Work to be completed: Set down every record below exactly as it stands, leaving out the pictures.
::::::
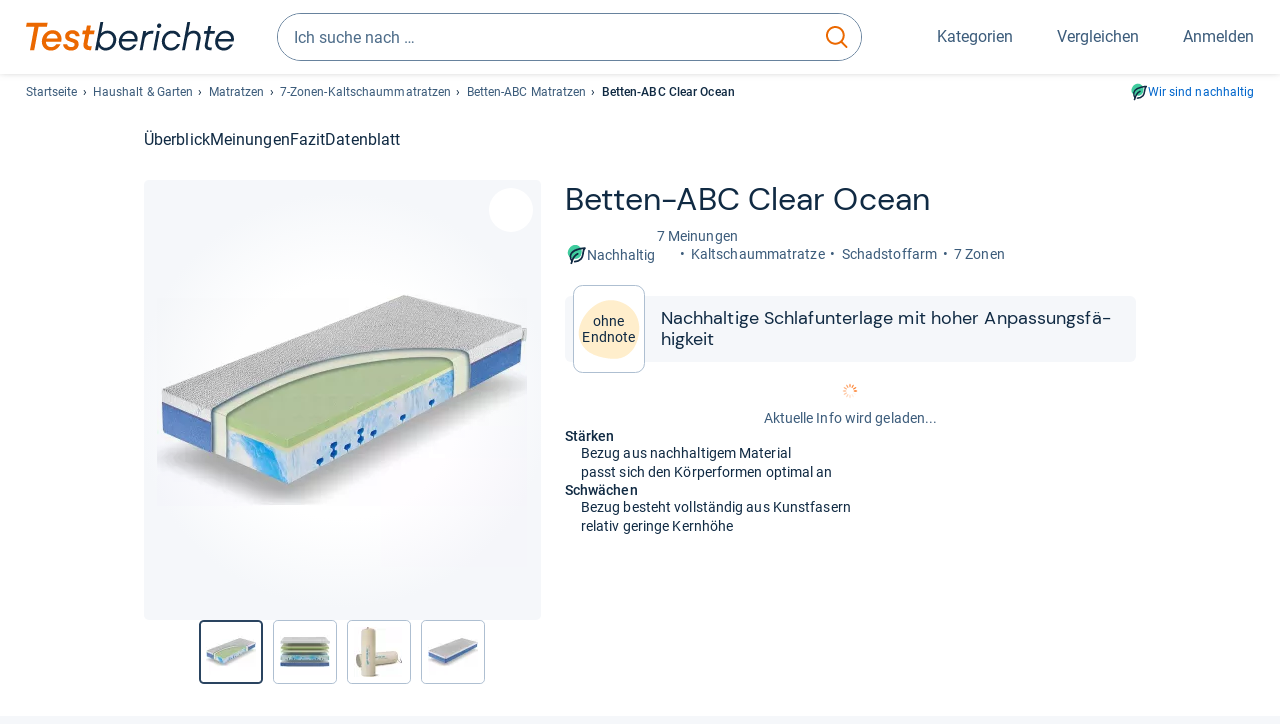

--- FILE ---
content_type: image/svg+xml
request_url: https://www.testberichte.de/img-v5/opinion-positive-icon.svg
body_size: 249
content:
<svg xmlns="http://www.w3.org/2000/svg" width="16" height="16" fill="#06c" xmlns:v="https://vecta.io/nano"><path d="M8.282.663A7.63 7.63 0 0 0 .663 8.282a7.63 7.63 0 0 0 7.619 7.619 7.63 7.63 0 0 0 7.619-7.619A7.63 7.63 0 0 0 8.282.663zm0 14.292a6.67 6.67 0 1 1 0-13.346 6.67 6.67 0 1 1 0 13.346zm4.119-6.673a.48.48 0 0 0-.465.416c-.201 1.816-1.765 3.232-3.655 3.232s-3.453-1.416-3.655-3.232c-.031-.231-.217-.416-.465-.416-.279 0-.48.246-.449.508.263 2.293 2.199 4.063 4.568 4.063s4.305-1.77 4.568-4.048c.031-.277-.186-.523-.449-.523z"/><circle cx="5.996" cy="5.996" r="1"/><circle cx="10.567" cy="5.996" r="1"/></svg>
::::::
Result of this exercise:
--- FILE ---
content_type: image/svg+xml
request_url: https://www.testberichte.de/img-v5/opinion-positive-icon.svg
body_size: 249
content:
<svg xmlns="http://www.w3.org/2000/svg" width="16" height="16" fill="#06c" xmlns:v="https://vecta.io/nano"><path d="M8.282.663A7.63 7.63 0 0 0 .663 8.282a7.63 7.63 0 0 0 7.619 7.619 7.63 7.63 0 0 0 7.619-7.619A7.63 7.63 0 0 0 8.282.663zm0 14.292a6.67 6.67 0 1 1 0-13.346 6.67 6.67 0 1 1 0 13.346zm4.119-6.673a.48.48 0 0 0-.465.416c-.201 1.816-1.765 3.232-3.655 3.232s-3.453-1.416-3.655-3.232c-.031-.231-.217-.416-.465-.416-.279 0-.48.246-.449.508.263 2.293 2.199 4.063 4.568 4.063s4.305-1.77 4.568-4.048c.031-.277-.186-.523-.449-.523z"/><circle cx="5.996" cy="5.996" r="1"/><circle cx="10.567" cy="5.996" r="1"/></svg>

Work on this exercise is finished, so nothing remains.